A VR cave performance blending music, art, and ancient myth, inspired by the Chauvet Cave and Cro-Magnon creativity.
A project by Semester 3 students
3. Semester, 2025
Supervised by Prof. Dr. Frank Gabler and Prof. Philip Hausmeier
Augmented and Virtual Reality Design
Echoes of Time is a speculative and sensory VR experience that explores how prehistoric humans—specifically the Cro-Magnon—might have used sound and cave art to tell stories and shape culture. Inspired by the Chauvet Cave paintings and the oldest known musical instrument—a bone flute—the project reimagines an ancient performance through interactive virtual storytelling.
Set within a ghostly, immersive cave, users are invited to participate in a musical ritual using a flute-playing mechanic that simulates real-world finger and breath controls.
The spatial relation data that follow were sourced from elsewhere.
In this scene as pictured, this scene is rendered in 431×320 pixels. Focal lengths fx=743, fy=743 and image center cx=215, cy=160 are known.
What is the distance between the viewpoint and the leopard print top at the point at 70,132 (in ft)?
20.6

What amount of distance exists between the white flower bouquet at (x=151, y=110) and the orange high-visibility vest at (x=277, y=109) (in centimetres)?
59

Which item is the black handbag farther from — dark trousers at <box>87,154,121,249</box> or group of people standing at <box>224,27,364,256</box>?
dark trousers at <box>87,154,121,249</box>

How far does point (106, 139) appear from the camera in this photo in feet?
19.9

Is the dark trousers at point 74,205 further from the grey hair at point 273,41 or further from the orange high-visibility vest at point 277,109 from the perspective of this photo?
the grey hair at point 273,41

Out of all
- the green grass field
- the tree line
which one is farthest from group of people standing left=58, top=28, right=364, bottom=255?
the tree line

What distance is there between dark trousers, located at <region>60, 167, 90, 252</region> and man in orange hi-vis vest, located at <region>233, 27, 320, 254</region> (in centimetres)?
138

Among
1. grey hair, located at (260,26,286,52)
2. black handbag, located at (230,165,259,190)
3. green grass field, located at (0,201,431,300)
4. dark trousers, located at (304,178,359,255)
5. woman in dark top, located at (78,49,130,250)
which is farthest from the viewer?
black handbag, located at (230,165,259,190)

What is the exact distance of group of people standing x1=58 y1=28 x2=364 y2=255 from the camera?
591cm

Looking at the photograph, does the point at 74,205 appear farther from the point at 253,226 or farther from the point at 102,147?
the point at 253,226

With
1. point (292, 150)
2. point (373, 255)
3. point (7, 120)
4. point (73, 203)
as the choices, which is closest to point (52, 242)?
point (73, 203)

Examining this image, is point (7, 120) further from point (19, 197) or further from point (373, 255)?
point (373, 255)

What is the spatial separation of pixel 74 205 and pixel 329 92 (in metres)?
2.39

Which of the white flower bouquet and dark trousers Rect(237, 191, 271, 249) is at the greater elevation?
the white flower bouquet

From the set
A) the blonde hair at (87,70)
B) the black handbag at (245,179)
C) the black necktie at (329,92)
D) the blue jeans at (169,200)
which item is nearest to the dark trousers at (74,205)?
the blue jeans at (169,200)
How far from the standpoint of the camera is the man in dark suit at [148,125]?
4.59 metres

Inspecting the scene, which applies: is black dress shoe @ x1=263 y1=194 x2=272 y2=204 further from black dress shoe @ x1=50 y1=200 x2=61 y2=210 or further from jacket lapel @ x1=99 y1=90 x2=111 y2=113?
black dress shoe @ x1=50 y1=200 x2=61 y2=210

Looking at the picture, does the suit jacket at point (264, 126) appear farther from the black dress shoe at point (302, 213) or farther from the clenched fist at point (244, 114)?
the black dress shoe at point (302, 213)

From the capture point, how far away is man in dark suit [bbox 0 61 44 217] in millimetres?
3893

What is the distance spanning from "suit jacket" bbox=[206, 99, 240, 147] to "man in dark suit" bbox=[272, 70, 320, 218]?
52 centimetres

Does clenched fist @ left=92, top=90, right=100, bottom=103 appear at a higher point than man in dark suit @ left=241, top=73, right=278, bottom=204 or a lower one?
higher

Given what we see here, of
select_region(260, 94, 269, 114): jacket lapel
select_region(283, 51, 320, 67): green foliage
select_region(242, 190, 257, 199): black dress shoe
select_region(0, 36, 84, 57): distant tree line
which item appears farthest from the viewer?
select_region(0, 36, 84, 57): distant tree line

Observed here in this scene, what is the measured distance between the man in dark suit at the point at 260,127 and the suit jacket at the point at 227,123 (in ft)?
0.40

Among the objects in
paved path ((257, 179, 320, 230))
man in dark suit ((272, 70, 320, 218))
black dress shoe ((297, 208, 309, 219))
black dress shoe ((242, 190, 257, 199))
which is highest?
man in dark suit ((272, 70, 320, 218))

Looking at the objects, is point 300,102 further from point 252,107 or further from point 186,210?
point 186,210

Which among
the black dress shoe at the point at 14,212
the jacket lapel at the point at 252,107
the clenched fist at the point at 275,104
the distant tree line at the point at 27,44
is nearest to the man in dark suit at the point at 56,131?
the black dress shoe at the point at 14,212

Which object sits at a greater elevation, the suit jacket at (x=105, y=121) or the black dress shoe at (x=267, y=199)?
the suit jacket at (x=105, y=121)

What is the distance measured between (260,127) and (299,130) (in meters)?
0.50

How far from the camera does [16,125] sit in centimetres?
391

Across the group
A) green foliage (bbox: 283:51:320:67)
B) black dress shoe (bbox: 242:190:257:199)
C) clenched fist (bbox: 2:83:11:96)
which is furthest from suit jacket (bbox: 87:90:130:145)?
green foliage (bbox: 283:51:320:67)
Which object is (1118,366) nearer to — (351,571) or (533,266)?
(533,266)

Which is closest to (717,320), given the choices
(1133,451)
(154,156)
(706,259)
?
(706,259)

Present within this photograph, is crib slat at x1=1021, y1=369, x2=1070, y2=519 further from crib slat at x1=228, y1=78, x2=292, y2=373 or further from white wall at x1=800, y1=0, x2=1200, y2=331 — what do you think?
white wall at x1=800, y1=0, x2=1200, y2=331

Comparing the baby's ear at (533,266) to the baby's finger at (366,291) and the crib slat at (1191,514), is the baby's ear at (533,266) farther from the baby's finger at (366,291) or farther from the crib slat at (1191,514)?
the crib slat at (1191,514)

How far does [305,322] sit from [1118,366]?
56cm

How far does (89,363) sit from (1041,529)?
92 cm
The experience runs on Quest 2 and cleverly uses microphone input to register breath, along with hand-tracked hole-covering interactions. Players can choose between two melodies—red or green—each one shaping the narrative’s outcome and the behavior of mysterious animated characters.
Responding to the music are two ethereal figures: a spectral rhino and a ghost-like human, both inspired by cave art and modeled in a tubular visual style that bridges primitive illustration with contemporary digital design. The acoustics of the cave shift subtly as the player performs, deepening the sense of place and ritual.
Behind the scenes, the music was generated using AI models trained on bone flute compositions and layered with additional ambient textures to match the otherworldly tone. Developed in Unity with original 3D assets and multiple AI tools, Echoes of Time invites audiences to reconsider the roots of music, myth, and media by stepping into a speculative past where sound and spirit merged into immersive storytelling.